Jack Fitzpatrick Yeah, that came up a lot. That is going to continue to dominate the conversation around spending. The response from the Biden administration is, yes, we want an increase in discretionary spending. And there are some other things. You know, they want a revival of the expanded child tax credit. They proposed about $2.9 trillion in deficit reducing tax increase measures for people making more than $400,000 a year, billionaires minimum tax, that kind of thing. Those are not going to get bipartisan support in a divided Congress. That’s obviously not going to happen. So the conversation has then sort of been shifted away from either party’s big, ambitious goals for tax revenue and major spending cuts. And it’s kind of been narrowed down to what do you do with the discretionary budget, which is not even half of the whole federal budget. But that’s sort of the manageable thing that they will have to have a deal on. So a lot of the lofty speech about the trajectory of the debt and deficit, it has come up, but really the negotiations are in a practical sense just focused on a smaller part of the federal budget.

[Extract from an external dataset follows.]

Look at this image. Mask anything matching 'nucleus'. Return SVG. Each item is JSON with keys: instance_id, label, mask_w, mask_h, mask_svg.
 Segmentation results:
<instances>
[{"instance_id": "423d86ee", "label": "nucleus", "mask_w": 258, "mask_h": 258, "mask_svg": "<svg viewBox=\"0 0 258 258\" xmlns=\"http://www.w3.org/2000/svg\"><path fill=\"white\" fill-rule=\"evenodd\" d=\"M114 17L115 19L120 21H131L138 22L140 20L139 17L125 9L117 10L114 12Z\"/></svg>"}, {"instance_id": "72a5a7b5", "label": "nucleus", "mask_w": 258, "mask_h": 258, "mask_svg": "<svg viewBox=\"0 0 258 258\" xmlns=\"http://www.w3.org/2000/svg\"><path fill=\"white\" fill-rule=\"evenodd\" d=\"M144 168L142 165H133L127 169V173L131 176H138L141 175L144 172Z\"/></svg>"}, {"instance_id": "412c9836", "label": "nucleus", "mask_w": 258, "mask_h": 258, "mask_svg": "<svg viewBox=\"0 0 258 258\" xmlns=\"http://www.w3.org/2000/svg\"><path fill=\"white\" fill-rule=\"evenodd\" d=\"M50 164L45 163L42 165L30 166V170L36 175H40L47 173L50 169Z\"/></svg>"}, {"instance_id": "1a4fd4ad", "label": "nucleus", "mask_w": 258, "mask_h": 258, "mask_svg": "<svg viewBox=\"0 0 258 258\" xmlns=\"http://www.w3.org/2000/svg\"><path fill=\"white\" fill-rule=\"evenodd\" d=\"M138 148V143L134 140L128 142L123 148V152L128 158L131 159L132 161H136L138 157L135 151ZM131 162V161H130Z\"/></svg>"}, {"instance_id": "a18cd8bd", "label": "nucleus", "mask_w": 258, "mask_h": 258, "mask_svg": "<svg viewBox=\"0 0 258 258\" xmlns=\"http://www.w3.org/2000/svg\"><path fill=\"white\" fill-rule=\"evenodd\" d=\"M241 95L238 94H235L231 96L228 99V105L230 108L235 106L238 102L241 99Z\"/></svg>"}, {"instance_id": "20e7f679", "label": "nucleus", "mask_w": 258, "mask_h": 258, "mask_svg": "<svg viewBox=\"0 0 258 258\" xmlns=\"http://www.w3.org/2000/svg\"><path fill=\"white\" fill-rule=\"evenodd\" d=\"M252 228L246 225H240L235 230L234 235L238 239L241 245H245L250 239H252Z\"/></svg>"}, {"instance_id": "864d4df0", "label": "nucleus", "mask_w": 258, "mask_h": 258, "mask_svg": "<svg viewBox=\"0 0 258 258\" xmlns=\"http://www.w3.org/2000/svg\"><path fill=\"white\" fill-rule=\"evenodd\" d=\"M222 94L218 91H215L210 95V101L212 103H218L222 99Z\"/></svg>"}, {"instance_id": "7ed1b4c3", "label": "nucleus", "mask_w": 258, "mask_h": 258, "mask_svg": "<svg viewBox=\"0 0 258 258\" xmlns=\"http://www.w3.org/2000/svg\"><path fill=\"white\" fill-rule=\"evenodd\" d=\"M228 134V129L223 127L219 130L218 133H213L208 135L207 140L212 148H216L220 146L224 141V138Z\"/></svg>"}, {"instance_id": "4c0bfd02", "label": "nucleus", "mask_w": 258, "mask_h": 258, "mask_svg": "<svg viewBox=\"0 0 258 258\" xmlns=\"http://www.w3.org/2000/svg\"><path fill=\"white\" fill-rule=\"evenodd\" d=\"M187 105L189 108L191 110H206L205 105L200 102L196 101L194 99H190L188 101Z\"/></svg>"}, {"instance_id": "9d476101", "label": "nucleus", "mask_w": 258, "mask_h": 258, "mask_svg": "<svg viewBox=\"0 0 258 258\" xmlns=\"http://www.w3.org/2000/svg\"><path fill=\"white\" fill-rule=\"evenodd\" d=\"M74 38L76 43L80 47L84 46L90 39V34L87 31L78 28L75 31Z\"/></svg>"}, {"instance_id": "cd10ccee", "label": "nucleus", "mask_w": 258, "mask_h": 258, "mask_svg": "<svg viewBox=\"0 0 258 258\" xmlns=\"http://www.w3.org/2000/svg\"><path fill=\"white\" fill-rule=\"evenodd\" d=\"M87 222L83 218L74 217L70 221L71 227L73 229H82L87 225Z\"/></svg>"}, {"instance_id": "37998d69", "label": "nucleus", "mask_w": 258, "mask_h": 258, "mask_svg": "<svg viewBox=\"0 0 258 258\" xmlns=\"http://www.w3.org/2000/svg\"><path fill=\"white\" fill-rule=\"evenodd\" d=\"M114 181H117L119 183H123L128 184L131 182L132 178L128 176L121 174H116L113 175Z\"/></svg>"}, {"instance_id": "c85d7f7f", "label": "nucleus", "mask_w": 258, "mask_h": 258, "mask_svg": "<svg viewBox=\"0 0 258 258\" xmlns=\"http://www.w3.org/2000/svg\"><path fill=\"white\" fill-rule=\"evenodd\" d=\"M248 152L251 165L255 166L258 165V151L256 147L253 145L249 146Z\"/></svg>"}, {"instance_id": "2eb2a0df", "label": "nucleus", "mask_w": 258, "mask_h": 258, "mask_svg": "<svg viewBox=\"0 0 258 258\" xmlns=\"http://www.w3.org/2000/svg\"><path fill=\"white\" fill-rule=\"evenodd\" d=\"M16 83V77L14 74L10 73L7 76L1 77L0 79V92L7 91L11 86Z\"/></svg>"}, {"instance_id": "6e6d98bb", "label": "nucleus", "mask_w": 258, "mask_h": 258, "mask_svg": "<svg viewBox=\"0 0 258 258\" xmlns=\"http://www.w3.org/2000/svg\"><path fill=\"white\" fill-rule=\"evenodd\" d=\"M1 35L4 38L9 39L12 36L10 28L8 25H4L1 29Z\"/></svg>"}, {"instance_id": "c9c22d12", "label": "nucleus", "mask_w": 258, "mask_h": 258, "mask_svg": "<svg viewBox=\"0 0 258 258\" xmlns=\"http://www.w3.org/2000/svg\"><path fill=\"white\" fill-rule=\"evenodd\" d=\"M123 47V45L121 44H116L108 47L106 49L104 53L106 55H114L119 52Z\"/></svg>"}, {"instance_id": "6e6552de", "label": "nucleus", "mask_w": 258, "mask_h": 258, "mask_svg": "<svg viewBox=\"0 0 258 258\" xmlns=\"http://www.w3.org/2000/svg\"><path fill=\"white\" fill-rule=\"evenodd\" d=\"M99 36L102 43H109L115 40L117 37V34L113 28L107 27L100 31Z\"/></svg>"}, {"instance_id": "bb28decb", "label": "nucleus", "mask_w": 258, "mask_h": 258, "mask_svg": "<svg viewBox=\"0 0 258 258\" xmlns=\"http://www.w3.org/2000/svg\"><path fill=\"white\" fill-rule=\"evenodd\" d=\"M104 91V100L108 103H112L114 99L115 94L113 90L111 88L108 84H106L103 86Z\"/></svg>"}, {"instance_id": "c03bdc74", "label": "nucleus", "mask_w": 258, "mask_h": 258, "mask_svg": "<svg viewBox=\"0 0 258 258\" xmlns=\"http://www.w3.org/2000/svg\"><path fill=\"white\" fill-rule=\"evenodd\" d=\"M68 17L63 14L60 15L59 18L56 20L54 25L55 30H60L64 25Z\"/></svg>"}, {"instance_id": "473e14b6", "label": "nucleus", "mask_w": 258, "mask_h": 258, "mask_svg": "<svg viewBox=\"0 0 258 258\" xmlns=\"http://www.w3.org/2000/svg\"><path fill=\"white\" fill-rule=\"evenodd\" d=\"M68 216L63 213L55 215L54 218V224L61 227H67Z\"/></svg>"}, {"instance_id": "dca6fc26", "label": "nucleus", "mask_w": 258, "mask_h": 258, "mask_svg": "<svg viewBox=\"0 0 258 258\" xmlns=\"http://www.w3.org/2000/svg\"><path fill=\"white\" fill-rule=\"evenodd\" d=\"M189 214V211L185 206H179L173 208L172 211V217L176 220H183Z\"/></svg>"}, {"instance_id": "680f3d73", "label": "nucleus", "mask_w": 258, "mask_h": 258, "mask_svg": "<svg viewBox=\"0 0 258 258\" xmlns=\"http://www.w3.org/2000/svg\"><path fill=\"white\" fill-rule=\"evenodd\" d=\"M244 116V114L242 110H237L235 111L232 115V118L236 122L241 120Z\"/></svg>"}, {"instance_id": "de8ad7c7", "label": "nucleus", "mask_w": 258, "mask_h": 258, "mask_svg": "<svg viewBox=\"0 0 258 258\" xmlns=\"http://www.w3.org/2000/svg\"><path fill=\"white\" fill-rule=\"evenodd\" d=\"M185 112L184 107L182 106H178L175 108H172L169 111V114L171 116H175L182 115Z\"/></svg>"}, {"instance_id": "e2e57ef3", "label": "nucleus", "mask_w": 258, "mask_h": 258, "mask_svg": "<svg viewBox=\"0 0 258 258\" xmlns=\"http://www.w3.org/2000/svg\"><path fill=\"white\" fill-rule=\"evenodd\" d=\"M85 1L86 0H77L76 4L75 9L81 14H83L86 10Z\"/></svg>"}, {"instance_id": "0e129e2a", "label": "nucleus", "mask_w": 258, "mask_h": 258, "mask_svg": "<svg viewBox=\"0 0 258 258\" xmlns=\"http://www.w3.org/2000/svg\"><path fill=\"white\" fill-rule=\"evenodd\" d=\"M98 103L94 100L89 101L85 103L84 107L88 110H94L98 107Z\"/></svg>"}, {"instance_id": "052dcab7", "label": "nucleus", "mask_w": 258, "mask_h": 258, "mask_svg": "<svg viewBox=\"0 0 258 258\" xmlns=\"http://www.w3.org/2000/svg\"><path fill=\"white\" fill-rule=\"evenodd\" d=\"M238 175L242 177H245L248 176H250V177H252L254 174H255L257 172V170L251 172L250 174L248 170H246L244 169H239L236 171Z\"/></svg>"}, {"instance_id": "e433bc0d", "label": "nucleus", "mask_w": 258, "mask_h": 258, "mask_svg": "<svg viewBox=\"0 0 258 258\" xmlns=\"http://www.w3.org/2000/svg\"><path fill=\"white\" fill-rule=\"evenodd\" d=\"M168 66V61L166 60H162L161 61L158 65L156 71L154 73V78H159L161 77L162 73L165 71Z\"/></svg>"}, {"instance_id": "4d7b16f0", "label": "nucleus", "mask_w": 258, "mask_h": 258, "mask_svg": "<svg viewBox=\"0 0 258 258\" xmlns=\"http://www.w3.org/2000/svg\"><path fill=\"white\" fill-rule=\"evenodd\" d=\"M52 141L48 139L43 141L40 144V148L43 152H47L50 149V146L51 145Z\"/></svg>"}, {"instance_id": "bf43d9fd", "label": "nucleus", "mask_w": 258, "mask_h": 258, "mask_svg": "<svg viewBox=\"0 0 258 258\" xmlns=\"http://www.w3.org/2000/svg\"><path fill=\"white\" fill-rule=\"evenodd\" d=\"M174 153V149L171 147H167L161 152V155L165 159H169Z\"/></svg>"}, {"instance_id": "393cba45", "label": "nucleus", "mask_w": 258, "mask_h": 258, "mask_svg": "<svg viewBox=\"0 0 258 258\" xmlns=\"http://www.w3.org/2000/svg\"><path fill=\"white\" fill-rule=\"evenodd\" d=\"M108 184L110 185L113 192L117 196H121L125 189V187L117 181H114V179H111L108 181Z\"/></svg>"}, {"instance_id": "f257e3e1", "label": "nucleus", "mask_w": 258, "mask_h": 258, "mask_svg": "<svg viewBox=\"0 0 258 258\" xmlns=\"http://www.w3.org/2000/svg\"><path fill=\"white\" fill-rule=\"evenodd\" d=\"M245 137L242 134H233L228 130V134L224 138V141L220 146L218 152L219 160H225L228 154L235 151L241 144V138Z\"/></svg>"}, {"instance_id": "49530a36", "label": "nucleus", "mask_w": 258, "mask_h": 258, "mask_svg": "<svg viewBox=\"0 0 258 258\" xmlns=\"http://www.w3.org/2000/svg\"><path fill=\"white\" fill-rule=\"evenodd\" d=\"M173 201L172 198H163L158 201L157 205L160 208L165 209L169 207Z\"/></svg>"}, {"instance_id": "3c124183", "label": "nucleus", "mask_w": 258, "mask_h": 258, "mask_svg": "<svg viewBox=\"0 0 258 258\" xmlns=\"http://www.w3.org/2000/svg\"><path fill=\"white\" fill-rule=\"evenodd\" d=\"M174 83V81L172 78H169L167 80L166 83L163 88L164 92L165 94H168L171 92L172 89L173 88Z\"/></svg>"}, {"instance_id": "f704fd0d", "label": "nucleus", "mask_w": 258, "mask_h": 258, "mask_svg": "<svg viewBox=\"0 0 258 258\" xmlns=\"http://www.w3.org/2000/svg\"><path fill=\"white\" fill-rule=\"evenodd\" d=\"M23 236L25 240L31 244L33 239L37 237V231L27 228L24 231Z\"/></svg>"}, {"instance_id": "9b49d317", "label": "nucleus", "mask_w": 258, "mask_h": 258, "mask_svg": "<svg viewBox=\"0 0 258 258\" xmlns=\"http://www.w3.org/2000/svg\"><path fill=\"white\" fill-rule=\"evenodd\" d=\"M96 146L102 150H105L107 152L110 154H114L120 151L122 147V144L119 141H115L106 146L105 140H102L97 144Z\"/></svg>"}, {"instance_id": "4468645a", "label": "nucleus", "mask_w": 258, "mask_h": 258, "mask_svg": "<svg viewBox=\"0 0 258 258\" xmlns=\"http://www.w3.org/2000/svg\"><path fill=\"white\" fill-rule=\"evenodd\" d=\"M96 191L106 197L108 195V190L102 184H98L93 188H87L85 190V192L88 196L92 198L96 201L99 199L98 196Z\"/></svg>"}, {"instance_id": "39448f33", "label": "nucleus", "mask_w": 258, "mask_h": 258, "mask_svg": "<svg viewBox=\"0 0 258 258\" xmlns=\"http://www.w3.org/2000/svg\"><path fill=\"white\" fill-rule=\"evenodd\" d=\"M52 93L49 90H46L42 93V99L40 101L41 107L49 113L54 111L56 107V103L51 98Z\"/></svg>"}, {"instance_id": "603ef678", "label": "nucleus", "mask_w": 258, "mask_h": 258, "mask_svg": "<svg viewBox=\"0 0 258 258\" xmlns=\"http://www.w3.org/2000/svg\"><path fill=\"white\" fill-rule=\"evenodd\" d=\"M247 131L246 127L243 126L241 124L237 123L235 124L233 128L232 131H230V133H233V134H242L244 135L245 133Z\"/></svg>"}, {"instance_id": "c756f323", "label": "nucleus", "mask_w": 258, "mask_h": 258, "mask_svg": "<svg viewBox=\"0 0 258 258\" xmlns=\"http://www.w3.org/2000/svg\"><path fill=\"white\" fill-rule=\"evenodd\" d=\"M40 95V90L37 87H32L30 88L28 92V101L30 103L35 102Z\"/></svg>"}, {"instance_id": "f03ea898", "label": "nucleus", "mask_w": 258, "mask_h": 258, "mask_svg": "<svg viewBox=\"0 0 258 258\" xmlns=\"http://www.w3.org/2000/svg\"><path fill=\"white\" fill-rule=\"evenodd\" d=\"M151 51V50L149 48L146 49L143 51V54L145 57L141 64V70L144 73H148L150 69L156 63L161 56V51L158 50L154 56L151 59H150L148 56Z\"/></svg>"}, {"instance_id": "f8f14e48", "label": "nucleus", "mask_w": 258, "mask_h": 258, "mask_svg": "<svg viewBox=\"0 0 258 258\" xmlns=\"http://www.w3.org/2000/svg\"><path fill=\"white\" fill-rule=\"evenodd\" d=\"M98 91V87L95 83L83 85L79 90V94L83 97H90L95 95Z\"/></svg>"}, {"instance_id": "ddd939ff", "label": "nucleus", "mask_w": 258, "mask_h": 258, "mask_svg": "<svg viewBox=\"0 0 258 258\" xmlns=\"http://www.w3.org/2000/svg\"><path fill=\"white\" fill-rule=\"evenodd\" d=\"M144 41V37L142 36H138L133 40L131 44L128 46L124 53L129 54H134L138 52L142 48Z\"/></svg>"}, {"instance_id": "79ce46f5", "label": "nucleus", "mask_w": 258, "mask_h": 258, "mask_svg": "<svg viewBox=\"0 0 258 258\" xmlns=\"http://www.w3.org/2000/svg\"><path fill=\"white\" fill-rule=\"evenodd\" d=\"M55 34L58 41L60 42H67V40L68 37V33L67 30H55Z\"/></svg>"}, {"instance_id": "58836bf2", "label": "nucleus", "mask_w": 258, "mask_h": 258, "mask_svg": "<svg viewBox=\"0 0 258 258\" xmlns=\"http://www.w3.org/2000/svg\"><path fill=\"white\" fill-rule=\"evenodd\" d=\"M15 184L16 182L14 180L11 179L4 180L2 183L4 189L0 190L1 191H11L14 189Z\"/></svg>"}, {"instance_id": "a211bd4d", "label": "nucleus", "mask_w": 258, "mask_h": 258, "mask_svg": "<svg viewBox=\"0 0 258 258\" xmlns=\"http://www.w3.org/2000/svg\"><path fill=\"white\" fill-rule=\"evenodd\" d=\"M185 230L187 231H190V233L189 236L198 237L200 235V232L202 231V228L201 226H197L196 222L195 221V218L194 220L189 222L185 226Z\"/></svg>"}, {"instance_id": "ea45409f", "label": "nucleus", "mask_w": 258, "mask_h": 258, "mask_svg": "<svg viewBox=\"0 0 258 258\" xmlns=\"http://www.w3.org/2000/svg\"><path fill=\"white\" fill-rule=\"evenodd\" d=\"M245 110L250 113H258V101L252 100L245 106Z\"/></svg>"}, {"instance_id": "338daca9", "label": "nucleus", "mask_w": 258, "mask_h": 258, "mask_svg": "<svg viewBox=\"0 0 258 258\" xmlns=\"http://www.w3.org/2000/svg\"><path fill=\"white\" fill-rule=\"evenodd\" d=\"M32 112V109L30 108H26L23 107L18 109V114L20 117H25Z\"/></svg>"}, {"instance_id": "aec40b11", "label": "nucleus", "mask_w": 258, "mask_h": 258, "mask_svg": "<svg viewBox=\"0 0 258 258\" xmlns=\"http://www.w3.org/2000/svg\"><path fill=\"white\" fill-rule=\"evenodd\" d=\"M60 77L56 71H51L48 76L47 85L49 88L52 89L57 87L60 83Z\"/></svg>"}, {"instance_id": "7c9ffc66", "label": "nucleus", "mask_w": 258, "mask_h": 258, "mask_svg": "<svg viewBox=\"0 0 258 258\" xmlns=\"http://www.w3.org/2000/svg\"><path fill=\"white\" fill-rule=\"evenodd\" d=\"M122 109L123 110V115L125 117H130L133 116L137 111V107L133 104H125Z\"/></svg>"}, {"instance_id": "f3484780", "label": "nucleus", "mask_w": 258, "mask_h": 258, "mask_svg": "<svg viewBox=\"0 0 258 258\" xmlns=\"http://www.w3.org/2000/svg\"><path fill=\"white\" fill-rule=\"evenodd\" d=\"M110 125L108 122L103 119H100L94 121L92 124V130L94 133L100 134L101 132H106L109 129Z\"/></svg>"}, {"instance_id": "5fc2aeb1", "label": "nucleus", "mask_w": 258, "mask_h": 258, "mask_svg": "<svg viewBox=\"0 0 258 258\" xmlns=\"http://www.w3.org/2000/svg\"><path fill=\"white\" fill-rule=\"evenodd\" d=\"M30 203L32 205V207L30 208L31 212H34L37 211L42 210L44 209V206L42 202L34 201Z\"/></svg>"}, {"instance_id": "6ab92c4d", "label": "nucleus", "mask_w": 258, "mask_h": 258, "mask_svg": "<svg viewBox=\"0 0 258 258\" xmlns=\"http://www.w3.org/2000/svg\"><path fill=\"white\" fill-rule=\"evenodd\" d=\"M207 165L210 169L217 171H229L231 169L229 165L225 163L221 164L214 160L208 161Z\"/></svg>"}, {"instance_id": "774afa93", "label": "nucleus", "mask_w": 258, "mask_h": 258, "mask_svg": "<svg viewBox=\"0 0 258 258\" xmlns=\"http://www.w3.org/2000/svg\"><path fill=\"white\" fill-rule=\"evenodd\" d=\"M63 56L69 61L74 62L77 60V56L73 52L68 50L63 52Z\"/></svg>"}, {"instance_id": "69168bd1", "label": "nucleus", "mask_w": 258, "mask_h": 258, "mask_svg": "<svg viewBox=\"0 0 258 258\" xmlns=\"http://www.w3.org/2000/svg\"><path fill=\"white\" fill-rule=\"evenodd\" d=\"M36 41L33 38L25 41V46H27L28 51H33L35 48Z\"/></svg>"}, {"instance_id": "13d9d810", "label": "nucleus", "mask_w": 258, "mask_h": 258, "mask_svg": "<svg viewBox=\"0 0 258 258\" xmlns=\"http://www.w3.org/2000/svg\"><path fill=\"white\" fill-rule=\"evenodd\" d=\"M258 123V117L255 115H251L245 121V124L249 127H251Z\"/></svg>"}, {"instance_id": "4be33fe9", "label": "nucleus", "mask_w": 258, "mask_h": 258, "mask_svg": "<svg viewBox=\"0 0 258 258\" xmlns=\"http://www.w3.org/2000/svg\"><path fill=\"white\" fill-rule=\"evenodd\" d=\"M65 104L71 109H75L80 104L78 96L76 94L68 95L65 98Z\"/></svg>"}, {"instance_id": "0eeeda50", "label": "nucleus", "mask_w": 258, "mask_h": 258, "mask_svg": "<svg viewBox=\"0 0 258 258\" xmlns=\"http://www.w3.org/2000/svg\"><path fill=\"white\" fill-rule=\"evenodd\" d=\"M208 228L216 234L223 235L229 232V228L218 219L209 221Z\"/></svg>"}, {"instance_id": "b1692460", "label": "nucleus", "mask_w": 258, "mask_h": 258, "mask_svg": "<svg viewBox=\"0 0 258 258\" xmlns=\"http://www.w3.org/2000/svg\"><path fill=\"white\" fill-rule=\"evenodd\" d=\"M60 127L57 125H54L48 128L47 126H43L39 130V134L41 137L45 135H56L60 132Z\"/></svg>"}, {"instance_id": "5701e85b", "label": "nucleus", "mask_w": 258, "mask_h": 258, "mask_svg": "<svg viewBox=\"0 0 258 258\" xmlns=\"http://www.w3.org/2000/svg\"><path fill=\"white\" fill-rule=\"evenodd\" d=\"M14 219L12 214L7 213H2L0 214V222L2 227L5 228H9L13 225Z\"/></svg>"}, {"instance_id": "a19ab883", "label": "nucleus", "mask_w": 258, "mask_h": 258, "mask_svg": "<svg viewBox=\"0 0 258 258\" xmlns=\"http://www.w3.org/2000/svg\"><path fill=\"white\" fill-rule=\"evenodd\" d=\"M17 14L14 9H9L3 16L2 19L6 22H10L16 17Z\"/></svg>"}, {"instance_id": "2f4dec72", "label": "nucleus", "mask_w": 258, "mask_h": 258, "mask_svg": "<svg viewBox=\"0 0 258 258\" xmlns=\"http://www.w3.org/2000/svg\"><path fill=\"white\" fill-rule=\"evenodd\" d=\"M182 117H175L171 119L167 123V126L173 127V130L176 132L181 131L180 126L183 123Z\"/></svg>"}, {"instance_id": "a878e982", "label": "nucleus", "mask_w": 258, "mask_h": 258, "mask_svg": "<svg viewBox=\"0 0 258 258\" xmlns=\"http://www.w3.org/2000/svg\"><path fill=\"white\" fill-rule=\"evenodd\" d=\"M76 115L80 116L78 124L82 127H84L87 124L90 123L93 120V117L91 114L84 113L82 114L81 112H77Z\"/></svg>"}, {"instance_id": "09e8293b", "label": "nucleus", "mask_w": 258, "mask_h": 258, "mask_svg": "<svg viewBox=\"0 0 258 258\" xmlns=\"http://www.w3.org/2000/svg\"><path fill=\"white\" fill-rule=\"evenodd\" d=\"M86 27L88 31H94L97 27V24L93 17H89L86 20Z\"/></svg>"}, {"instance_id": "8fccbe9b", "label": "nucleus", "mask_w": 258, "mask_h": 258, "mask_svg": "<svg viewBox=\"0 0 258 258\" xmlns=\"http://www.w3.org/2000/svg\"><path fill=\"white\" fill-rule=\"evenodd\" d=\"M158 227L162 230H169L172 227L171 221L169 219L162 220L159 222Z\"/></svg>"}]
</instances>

Tom Temin I don’t think they even believe it themselves when they say it. And the other question is, with the hearings happening, what sense is there that these will translate into actual bills that they’ll vote on at some point and maybe avoid the usual problems at the end of the fiscal year?

Jack Fitzpatrick They’re actually pretty ambitious about setting a schedule there. House Republicans came in and said, we have the majority. One of our top priorities is we are going to vote individually on each of our 12 appropriations bills. That may have even kind of scared the Senate into taking action. The Senate hasn’t even been holding markups lately. They didn’t hold markups last year. They marked up a couple of bills the year before that, but they hadn’t been doing floor votes. There was a bipartisan agreement recently among Senate appropriators that they are going to try not only to get going on markups, but they’re going to try to have a bipartisan deal among themselves on the topline spending figures and then start holding their mark ups, they said the beginning of the markup season, no later than Memorial Day. So get started in May, which would be a lot better than last year: Essentially the Senate Democrats put out their appropriations bills as like a press release at the end of July and didn’t vote on it. So there’s a lot of action there and there is some hope that it’d be tough to get all 12 enacted by the September 30th deadline, but something like getting a couple of them done and then a [continuing resolution] for the rest would be a somewhat realistic accomplishment that senators are pretty excited about.

Tom Temin And what’s on the agenda for the upcoming week? More hearings, more budgets?

Jack Fitzpatrick Yeah, a ton of hearings on the budget. There are going to be quite a few. There’s a matter of weeks ahead of hearings in the Appropriations Committee and authorizing committees to review. Almost every agency’s budget is up for scrutiny in both chambers. I don’t know if this will be in the week ahead or maybe in a couple of weeks ahead. But as House Republicans are working on a budget resolution that technically is supposed to essentially start the spending process and would potentially serve as effectively an offer on the debt limit, these would outline their fiscal priorities. That is getting bumped a little bit. But House Republicans, meanwhile, are working on a more limited focused on the debt limit offer, sort of a list of bullet points that is the House Republican offer on the debt limit. We don’t know exactly when that’s coming out, but the budget chairman, [Rep.] Jodey Arrington (R-Texas), said they’re getting close to being able to get the whole conference on board and say ‘this is our offer.’ So there’s work; a little bit longer on a budget resolution and a lot of these hearings, but also in the fairly near future, something on the debt limit from the House Republicans.

Tom Temin Yeah. So maybe they could sing out their bullet points on TikTok and kind of bring it all around.

Jack Fitzpatrick I think they would be loath to do that, especially given the hearings that happened in the last week.